**Set task**.
Update the oven patent application by changing "fuel types" to "fuel sources" and writing it out again, starting at the words "Patent Application" and ending after "input fuel types.".

Patent Application
20200217504
The present subject matter relates generally to oven appliances, and more particularly, to methods of operating gas oven appliances to compensate for input fuel types.
Conventional residential and commercial oven appliances generally include a cabinet that includes a cooking chamber for receipt of food items for cooking. Multiple gas heating elements are positioned within the cooking chamber to provide heat to food items located therein. The gas heating elements can include, for example, a bake heating assembly positioned at a bottom of the cooking chamber and/or a separate broiler heating assembly positioned at a top of the cooking chamber. In addition, oven appliances often include one or more gas burners, e.g., positioned at a cooktop surface for use in heating or cooking an object, such as a cooking utensil and its contents. These gas heating elements and gas burners typically combust a mixture of gaseous fuel and air to generate heat for cooking.

**Provided records**.
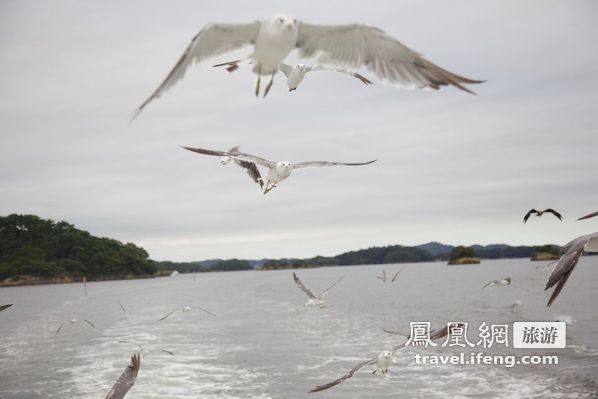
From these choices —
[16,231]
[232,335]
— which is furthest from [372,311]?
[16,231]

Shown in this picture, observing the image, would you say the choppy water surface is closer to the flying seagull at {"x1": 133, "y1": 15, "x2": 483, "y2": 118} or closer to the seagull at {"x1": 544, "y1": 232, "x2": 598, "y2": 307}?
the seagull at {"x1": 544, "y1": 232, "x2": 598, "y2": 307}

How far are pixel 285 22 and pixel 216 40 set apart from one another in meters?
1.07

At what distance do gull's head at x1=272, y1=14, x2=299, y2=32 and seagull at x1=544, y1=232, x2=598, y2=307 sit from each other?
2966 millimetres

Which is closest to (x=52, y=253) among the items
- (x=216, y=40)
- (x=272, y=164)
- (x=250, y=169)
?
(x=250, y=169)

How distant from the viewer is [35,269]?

==

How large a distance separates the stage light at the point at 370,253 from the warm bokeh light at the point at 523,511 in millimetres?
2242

**Answer for this exercise**.
Patent Application
20200217504
The present subject matter relates generally to oven appliances, and more particularly, to methods of operating gas oven appliances to compensate for input fuel sources.